======== Data extract
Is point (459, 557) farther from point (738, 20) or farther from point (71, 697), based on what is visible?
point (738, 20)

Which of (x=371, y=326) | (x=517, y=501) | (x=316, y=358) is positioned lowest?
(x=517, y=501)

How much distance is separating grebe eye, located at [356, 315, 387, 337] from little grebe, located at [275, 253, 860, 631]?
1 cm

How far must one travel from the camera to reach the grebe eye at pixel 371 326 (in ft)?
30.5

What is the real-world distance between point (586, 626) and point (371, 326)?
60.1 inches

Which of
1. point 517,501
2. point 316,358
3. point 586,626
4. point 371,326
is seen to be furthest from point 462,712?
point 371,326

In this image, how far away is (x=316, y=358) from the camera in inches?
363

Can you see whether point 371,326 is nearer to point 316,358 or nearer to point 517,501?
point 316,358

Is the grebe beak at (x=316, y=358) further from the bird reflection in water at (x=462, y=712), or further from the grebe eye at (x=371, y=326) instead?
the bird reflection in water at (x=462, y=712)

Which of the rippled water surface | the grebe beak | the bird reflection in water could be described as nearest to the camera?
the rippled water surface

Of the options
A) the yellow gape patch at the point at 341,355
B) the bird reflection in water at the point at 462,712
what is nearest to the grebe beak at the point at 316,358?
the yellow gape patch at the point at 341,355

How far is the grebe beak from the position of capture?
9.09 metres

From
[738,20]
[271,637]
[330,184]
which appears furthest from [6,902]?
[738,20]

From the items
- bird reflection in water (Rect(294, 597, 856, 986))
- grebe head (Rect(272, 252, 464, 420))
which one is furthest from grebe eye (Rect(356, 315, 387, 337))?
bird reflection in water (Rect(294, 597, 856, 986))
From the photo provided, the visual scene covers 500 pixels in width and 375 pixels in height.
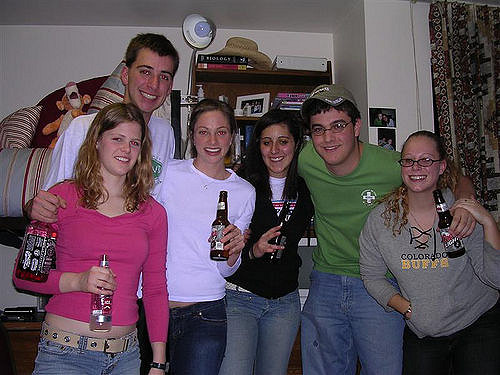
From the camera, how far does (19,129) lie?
2891 mm


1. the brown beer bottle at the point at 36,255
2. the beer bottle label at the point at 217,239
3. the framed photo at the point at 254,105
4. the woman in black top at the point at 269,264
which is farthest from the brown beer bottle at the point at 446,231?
the framed photo at the point at 254,105

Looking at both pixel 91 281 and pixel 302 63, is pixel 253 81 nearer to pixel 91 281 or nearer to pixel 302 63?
pixel 302 63

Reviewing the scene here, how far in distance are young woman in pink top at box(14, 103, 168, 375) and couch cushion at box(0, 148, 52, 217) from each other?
110 cm

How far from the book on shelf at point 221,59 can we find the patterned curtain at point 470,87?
4.60ft

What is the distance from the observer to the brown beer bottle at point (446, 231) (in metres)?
1.78

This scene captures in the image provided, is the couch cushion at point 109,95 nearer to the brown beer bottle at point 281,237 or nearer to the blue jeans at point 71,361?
the brown beer bottle at point 281,237

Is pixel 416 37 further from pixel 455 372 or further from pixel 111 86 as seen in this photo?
pixel 455 372

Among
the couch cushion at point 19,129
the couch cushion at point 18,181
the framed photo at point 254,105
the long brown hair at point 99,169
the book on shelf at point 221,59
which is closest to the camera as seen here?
the long brown hair at point 99,169

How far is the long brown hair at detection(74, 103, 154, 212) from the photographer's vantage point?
151 cm

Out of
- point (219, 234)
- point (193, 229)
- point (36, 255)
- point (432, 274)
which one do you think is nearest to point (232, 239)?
point (219, 234)

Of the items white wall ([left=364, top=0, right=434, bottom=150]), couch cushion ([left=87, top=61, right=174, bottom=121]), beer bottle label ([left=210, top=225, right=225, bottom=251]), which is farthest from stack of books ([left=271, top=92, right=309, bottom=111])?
beer bottle label ([left=210, top=225, right=225, bottom=251])

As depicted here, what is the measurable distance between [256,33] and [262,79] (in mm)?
469

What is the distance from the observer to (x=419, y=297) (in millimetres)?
1840

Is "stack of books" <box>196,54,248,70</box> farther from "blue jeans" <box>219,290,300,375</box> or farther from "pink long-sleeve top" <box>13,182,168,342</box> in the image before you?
"pink long-sleeve top" <box>13,182,168,342</box>
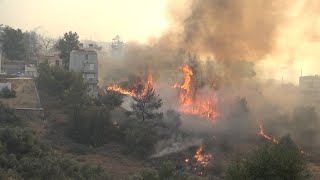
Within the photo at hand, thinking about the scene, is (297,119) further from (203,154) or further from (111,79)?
(111,79)

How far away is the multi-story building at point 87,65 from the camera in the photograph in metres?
69.1

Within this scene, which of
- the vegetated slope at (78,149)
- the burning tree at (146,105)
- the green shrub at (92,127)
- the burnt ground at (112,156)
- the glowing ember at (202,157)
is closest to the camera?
the burnt ground at (112,156)

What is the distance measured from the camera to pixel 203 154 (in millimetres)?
46094

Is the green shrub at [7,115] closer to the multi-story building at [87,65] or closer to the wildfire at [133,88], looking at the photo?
the wildfire at [133,88]

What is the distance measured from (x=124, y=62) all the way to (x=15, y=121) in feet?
68.1

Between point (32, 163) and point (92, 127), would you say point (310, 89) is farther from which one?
point (32, 163)

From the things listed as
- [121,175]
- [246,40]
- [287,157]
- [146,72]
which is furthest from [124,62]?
[287,157]

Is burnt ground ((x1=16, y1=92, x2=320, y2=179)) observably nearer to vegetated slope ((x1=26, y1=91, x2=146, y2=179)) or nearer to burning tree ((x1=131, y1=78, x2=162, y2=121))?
vegetated slope ((x1=26, y1=91, x2=146, y2=179))

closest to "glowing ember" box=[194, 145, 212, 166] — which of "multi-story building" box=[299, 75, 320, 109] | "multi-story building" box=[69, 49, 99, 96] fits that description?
"multi-story building" box=[69, 49, 99, 96]

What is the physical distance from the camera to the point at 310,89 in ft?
274

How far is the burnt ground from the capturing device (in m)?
41.0

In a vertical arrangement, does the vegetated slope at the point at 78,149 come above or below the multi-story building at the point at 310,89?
below

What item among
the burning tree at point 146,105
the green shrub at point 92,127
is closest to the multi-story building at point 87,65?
the burning tree at point 146,105

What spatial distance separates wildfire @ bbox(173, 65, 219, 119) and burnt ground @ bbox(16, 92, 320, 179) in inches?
379
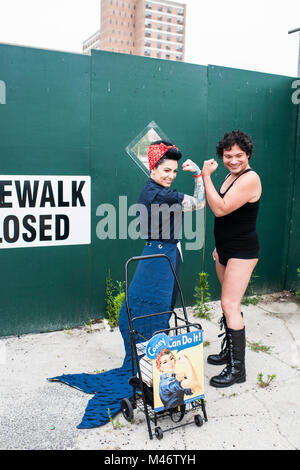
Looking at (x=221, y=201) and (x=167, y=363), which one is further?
(x=221, y=201)

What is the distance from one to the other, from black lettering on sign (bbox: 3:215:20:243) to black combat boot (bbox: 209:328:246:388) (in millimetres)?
2324

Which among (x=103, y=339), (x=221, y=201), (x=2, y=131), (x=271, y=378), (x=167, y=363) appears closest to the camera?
(x=167, y=363)

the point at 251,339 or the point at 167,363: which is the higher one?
the point at 167,363

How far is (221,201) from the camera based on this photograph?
3.15 metres

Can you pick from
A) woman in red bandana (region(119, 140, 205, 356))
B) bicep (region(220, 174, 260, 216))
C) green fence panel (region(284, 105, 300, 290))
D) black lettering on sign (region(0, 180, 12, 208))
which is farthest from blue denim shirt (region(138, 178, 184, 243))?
green fence panel (region(284, 105, 300, 290))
================
## Written task
Copy all of the records above word for word, leaving out the pictures.

## Full answer
Is point (459, 557) farther from point (738, 20) or farther from point (71, 697), based on what is visible?
point (738, 20)

Which of (x=371, y=326) | (x=517, y=501) | (x=316, y=358) is positioned lowest?
(x=517, y=501)

How much distance is separating grebe eye, located at [356, 315, 387, 337] from little grebe, located at [275, 253, 860, 631]?
1 cm

How far must one travel from the camera to reach the grebe eye at pixel 371 326 (in ft)?
30.5

What is the real-world distance between point (586, 626) and point (371, 326)?
60.1 inches

Which of
1. point 517,501
2. point 316,358
3. point 586,626
4. point 371,326
is seen to be furthest from point 462,712?
point 371,326

In this image, how far away is (x=316, y=358) from the camera in inches?
363

Can you see whether point 371,326 is nearer to point 316,358 or nearer to point 517,501?
point 316,358

Is the grebe beak at (x=316, y=358) further from the bird reflection in water at (x=462, y=712), or further from the grebe eye at (x=371, y=326) instead?
the bird reflection in water at (x=462, y=712)

Which of the rippled water surface | the grebe beak | the bird reflection in water could be described as nearest to the camera?
the rippled water surface

Of the options
A) the yellow gape patch at the point at 341,355
B) the bird reflection in water at the point at 462,712
what is nearest to the grebe beak at the point at 316,358?
the yellow gape patch at the point at 341,355

How far is the grebe beak from the position of capture?
9.09 metres

From
[738,20]
[271,637]
[330,184]
which appears furthest from [6,902]?
[738,20]

From the items
- bird reflection in water (Rect(294, 597, 856, 986))
- grebe head (Rect(272, 252, 464, 420))
which one is furthest from grebe eye (Rect(356, 315, 387, 337))?
bird reflection in water (Rect(294, 597, 856, 986))
From the photo provided, the visual scene covers 500 pixels in width and 375 pixels in height.
From the camera, how far does (19,129) lie?
2891 mm


1. the brown beer bottle at the point at 36,255
2. the beer bottle label at the point at 217,239
3. the framed photo at the point at 254,105
4. the woman in black top at the point at 269,264
which is farthest from the brown beer bottle at the point at 446,231?
the framed photo at the point at 254,105

Looking at both pixel 91 281 and pixel 302 63, is pixel 253 81 nearer to pixel 91 281 or nearer to pixel 302 63?
pixel 302 63

Reviewing the scene here, how far in distance are young woman in pink top at box(14, 103, 168, 375) and couch cushion at box(0, 148, 52, 217) from each other?
110 cm

How far from the book on shelf at point 221,59 can we find the patterned curtain at point 470,87?
4.60ft

What is the distance from the observer to the brown beer bottle at point (446, 231) (in metres)?
1.78

This scene captures in the image provided, is the couch cushion at point 109,95 nearer to the brown beer bottle at point 281,237 or nearer to the blue jeans at point 71,361?
the brown beer bottle at point 281,237

Is pixel 416 37 further from pixel 455 372 or further from pixel 111 86 as seen in this photo?
pixel 455 372

Among
the couch cushion at point 19,129
the couch cushion at point 18,181
the framed photo at point 254,105
the long brown hair at point 99,169
the book on shelf at point 221,59
which is closest to the camera as seen here?
the long brown hair at point 99,169

How far is the long brown hair at detection(74, 103, 154, 212) from the photographer's vantage point?
151 cm

Out of
- point (219, 234)
- point (193, 229)
- point (36, 255)
- point (432, 274)
which one do you think is nearest to point (232, 239)?
point (219, 234)

Of the items white wall ([left=364, top=0, right=434, bottom=150]), couch cushion ([left=87, top=61, right=174, bottom=121]), beer bottle label ([left=210, top=225, right=225, bottom=251]), which is farthest from stack of books ([left=271, top=92, right=309, bottom=111])?
beer bottle label ([left=210, top=225, right=225, bottom=251])

As depicted here, what is the measurable distance between [256,33] and [262,79] (in mm)?
469

What is the distance from the observer to (x=419, y=297) (in millimetres)?
1840

Is "stack of books" <box>196,54,248,70</box> farther from "blue jeans" <box>219,290,300,375</box> or farther from "pink long-sleeve top" <box>13,182,168,342</box> in the image before you?
"pink long-sleeve top" <box>13,182,168,342</box>
Within the photo at hand, thinking about the scene, is (297,119) further from (203,154) or further from (111,79)?
(111,79)

How far away is the multi-story building at point 87,65 from the camera in the photograph in metres?
69.1

Within this scene, which of
- the vegetated slope at (78,149)
- the burning tree at (146,105)
- the green shrub at (92,127)
- the burnt ground at (112,156)
- the glowing ember at (202,157)
is closest to the camera?
the burnt ground at (112,156)

What is the distance measured from the camera to pixel 203 154 (in millimetres)?
46094

Is the green shrub at [7,115] closer to the multi-story building at [87,65] or closer to the wildfire at [133,88], looking at the photo?
the wildfire at [133,88]

What is the distance measured from (x=124, y=62) all the way to (x=15, y=121) in feet?
68.1

Between point (32, 163) and point (92, 127), would you say point (310, 89) is farther from which one?
point (32, 163)

From the things listed as
- [121,175]
- [246,40]
- [287,157]
- [146,72]
which is furthest from [124,62]?
[287,157]

Is burnt ground ((x1=16, y1=92, x2=320, y2=179)) observably nearer to vegetated slope ((x1=26, y1=91, x2=146, y2=179)) or nearer to burning tree ((x1=131, y1=78, x2=162, y2=121))?
vegetated slope ((x1=26, y1=91, x2=146, y2=179))

closest to "glowing ember" box=[194, 145, 212, 166] — which of "multi-story building" box=[299, 75, 320, 109] | "multi-story building" box=[69, 49, 99, 96] fits that description?
"multi-story building" box=[69, 49, 99, 96]

What is the physical distance from the camera to the point at 310,89 in ft?
274

How far is the burnt ground from the capturing device (in m)?
41.0

In a vertical arrangement, does the vegetated slope at the point at 78,149 come above or below the multi-story building at the point at 310,89?
below

What item among
the burning tree at point 146,105
the green shrub at point 92,127
is closest to the multi-story building at point 87,65?
the burning tree at point 146,105

What spatial distance separates wildfire @ bbox(173, 65, 219, 119) and burnt ground @ bbox(16, 92, 320, 179) in inches?
379
Looking at (x=221, y=201) and (x=167, y=363), which one is further?
(x=221, y=201)

What is the distance from one to the other, from black lettering on sign (bbox: 3:215:20:243) to black combat boot (bbox: 209:328:246:388) (in millimetres)?
2324

Which among (x=103, y=339), (x=221, y=201), (x=2, y=131), (x=271, y=378), (x=167, y=363) appears closest to the camera?
(x=167, y=363)

the point at 251,339 or the point at 167,363: which is the higher one?
the point at 167,363

How far is (221,201) from the camera based on this photograph?
3.15 metres

Can you pick from
A) woman in red bandana (region(119, 140, 205, 356))
B) bicep (region(220, 174, 260, 216))
C) green fence panel (region(284, 105, 300, 290))
D) black lettering on sign (region(0, 180, 12, 208))
which is farthest from blue denim shirt (region(138, 178, 184, 243))?
green fence panel (region(284, 105, 300, 290))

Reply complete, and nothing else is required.